• Work required
Transcribe each line of the material exactly as it stands.
*** Data records Section Begins ***
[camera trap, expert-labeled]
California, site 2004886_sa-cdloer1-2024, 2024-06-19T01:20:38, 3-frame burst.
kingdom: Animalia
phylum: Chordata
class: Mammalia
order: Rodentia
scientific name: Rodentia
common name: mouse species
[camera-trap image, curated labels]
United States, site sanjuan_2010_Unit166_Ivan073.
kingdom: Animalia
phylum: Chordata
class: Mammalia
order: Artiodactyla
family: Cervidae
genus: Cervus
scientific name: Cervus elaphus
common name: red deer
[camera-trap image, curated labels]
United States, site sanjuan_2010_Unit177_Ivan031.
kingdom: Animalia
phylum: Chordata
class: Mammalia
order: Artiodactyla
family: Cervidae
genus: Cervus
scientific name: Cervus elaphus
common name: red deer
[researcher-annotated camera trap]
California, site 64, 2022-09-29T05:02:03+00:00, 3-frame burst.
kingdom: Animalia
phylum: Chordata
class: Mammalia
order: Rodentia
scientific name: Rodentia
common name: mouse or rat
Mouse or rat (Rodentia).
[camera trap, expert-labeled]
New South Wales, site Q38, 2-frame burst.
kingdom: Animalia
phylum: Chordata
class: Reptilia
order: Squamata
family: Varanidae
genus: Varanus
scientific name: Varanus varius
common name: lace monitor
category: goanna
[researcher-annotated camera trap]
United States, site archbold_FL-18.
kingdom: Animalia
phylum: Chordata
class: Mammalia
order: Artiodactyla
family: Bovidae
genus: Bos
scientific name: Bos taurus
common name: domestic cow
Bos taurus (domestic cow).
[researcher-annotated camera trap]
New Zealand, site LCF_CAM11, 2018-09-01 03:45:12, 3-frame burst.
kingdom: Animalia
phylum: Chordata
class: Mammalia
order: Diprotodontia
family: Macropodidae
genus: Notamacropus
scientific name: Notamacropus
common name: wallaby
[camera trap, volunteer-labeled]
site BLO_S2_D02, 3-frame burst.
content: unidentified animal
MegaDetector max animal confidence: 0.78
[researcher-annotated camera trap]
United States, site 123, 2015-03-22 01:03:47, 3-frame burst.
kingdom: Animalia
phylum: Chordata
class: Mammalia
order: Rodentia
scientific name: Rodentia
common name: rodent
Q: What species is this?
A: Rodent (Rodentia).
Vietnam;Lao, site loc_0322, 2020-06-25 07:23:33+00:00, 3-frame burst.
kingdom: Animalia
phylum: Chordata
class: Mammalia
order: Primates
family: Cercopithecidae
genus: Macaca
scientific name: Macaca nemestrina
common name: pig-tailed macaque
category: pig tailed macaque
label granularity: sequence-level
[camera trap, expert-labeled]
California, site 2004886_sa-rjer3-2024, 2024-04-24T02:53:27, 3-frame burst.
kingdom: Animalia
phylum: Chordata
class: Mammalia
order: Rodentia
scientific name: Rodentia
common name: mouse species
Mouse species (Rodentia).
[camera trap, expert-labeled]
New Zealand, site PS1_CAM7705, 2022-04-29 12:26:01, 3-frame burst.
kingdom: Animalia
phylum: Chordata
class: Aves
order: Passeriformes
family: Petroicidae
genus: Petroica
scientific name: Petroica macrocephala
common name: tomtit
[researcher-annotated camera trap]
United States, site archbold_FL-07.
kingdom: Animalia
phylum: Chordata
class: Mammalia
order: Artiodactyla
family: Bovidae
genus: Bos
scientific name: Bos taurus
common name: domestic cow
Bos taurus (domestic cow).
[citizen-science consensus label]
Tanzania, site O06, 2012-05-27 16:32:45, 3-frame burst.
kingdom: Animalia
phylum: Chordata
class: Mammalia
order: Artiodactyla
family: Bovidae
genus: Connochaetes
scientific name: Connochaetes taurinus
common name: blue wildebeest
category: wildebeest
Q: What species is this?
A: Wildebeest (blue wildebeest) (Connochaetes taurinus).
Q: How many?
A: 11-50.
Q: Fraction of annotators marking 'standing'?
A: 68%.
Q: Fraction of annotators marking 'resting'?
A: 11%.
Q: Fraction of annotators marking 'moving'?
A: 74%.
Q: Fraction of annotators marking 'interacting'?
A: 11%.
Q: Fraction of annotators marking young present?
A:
*** Data records Section Ends ***
• Task response
[camera trap, expert-labeled]
California, site 2004886_sa-cdloer1-2024, 2024-06-19T01:20:38, 3-frame burst.
kingdom: Animalia
phylum: Chordata
class: Mammalia
order: Rodentia
scientific name: Rodentia
common name: mouse species
[camera-trap image, curated labels]
United States, site sanjuan_2010_Unit166_Ivan073.
kingdom: Animalia
phylum: Chordata
class: Mammalia
order: Artiodactyla
family: Cervidae
genus: Cervus
scientific name: Cervus elaphus
common name: red deer
[camera-trap image, curated labels]
United States, site sanjuan_2010_Unit177_Ivan031.
kingdom: Animalia
phylum: Chordata
class: Mammalia
order: Artiodactyla
family: Cervidae
genus: Cervus
scientific name: Cervus elaphus
common name: red deer
[researcher-annotated camera trap]
California, site 64, 2022-09-29T05:02:03+00:00, 3-frame burst.
kingdom: Animalia
phylum: Chordata
class: Mammalia
order: Rodentia
scientific name: Rodentia
common name: mouse or rat
Mouse or rat (Rodentia).
[camera trap, expert-labeled]
New South Wales, site Q38, 2-frame burst.
kingdom: Animalia
phylum: Chordata
class: Reptilia
order: Squamata
family: Varanidae
genus: Varanus
scientific name: Varanus varius
common name: lace monitor
category: goanna
[researcher-annotated camera trap]
United States, site archbold_FL-18.
kingdom: Animalia
phylum: Chordata
class: Mammalia
order: Artiodactyla
family: Bovidae
genus: Bos
scientific name: Bos taurus
common name: domestic cow
Bos taurus (domestic cow).
[researcher-annotated camera trap]
New Zealand, site LCF_CAM11, 2018-09-01 03:45:12, 3-frame burst.
kingdom: Animalia
phylum: Chordata
class: Mammalia
order: Diprotodontia
family: Macropodidae
genus: Notamacropus
scientific name: Notamacropus
common name: wallaby
[camera trap, volunteer-labeled]
site BLO_S2_D02, 3-frame burst.
content: unidentified animal
MegaDetector max animal confidence: 0.78
[researcher-annotated camera trap]
United States, site 123, 2015-03-22 01:03:47, 3-frame burst.
kingdom: Animalia
phylum: Chordata
class: Mammalia
order: Rodentia
scientific name: Rodentia
common name: rodent
Q: What species is this?
A: Rodent (Rodentia).
Vietnam;Lao, site loc_0322, 2020-06-25 07:23:33+00:00, 3-frame burst.
kingdom: Animalia
phylum: Chordata
class: Mammalia
order: Primates
family: Cercopithecidae
genus: Macaca
scientific name: Macaca nemestrina
common name: pig-tailed macaque
category: pig tailed macaque
label granularity: sequence-level
[camera trap, expert-labeled]
California, site 2004886_sa-rjer3-2024, 2024-04-24T02:53:27, 3-frame burst.
kingdom: Animalia
phylum: Chordata
class: Mammalia
order: Rodentia
scientific name: Rodentia
common name: mouse species
Mouse species (Rodentia).
[camera trap, expert-labeled]
New Zealand, site PS1_CAM7705, 2022-04-29 12:26:01, 3-frame burst.
kingdom: Animalia
phylum: Chordata
class: Aves
order: Passeriformes
family: Petroicidae
genus: Petroica
scientific name: Petroica macrocephala
common name: tomtit
[researcher-annotated camera trap]
United States, site archbold_FL-07.
kingdom: Animalia
phylum: Chordata
class: Mammalia
order: Artiodactyla
family: Bovidae
genus: Bos
scientific name: Bos taurus
common name: domestic cow
Bos taurus (domestic cow).
[citizen-science consensus label]
Tanzania, site O06, 2012-05-27 16:32:45, 3-frame burst.
kingdom: Animalia
phylum: Chordata
class: Mammalia
order: Artiodactyla
family: Bovidae
genus: Connochaetes
scientific name: Connochaetes taurinus
common name: blue wildebeest
category: wildebeest
Q: What species is this?
A: Wildebeest (blue wildebeest) (Connochaetes taurinus).
Q: How many?
A: 11-50.
Q: Fraction of annotators marking 'standing'?
A: 68%.
Q: Fraction of annotators marking 'resting'?
A: 11%.
Q: Fraction of annotators marking 'moving'?
A: 74%.
Q: Fraction of annotators marking 'interacting'?
A: 11%.
Q: Fraction of annotators marking young present?
A:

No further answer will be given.